26 Oktober 2016

Mafia Survival Game (2016): Ketakutan Membunuhmu


Sejak saya memainkan game werewolf di Telegram, terbesit dalam pikiran saya bagaimana jika game ini kemudian diangkat menjadi sebuah film. Dan ternyata Sarik Andreasyan telah melakukannya. Sarik adalah director untuk film Mafiya: Igra na Vyzhivanie (Russian) atau lebih populer disebut Mafia Survival Game. Film yang rilis awal tahun 2016 ini hanya mendapat rate 4,9/10 di IMDB. Syukurlah ada yang bersedia menerjemahkan bahasa Rusia ini ke dalam bahasa Indonesia. Terima kasih kepada translator yang menamai dirinya “Fucxxxer”. Sungguh, penerjemahanmu se-hardcore namamu. Mantap jiwa!

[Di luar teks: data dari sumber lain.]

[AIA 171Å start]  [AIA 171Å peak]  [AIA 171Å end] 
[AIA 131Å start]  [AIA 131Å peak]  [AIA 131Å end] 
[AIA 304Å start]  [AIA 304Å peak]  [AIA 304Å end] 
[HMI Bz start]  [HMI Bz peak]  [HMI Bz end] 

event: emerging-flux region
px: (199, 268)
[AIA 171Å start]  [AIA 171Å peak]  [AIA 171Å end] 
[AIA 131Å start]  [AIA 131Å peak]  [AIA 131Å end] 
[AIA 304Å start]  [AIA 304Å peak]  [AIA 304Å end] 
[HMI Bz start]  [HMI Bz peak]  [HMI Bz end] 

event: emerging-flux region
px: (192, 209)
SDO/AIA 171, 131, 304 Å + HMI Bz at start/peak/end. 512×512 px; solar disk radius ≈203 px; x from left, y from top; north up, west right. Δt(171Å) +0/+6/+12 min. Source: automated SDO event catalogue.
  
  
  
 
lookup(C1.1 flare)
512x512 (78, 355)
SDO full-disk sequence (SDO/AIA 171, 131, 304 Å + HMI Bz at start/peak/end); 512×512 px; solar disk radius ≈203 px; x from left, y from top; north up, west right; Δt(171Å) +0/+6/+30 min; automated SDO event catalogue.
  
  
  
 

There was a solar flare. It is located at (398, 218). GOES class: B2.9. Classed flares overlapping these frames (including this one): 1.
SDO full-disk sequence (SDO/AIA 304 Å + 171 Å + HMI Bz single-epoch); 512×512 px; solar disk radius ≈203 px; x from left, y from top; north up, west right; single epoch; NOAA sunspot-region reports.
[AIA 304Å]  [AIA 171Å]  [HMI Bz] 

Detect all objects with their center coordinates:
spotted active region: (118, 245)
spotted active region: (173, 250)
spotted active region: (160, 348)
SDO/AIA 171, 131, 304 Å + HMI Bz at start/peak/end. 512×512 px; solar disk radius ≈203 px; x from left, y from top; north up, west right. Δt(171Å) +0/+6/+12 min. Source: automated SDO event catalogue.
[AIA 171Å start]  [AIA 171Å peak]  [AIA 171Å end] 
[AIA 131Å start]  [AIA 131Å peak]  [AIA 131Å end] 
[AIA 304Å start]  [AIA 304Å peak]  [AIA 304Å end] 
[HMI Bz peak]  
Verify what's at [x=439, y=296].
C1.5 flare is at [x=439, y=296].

Moskow tahun 2072 menjadi latar dalam film ini. Di tahun tersebut masyarakat Moskow merasa jemu dengan tayangan televisi yang terlalu dibuat-buat. Akhirnya, muncul sebuah tayangan reality show yang menyajikan kematian sesungguhnya. Istilah ‘reality show’ kembali pada pemaknaan kata (reality = kenyataan) yang sebenar-benarnya. Di mana acara itu berani menampilkan pertunjukan yang senyata-nyatanya, tanpa ada omong kosong skenario. Jadi, kalau mati ya mati beneran.

Pertunjukan yang disajikan adalah sebuah game yang mirip dengan permainan werewolf. Jadi ada 12 peserta yang di kumpulkan dalam sebuah ruangan. Dua di antara kedua belas peserta tersebut mendapat peran pembunuh yang disebut Mafia. Sepuluh sisanya adalah warga biasa. Pembagian peran memang sesimpel itu. Tidak ada peran aneh-aneh macam harlot, cupid, kultis, drunker dan lain-lain. Melihat film ini, untuk sesaat saya jadi teringat dengan film 12 Angry Man. Kurang lebih ya seperti itu. Sepanjang film isinya adu bacot. Hanya saja, film MSG lebih unggul secara visual.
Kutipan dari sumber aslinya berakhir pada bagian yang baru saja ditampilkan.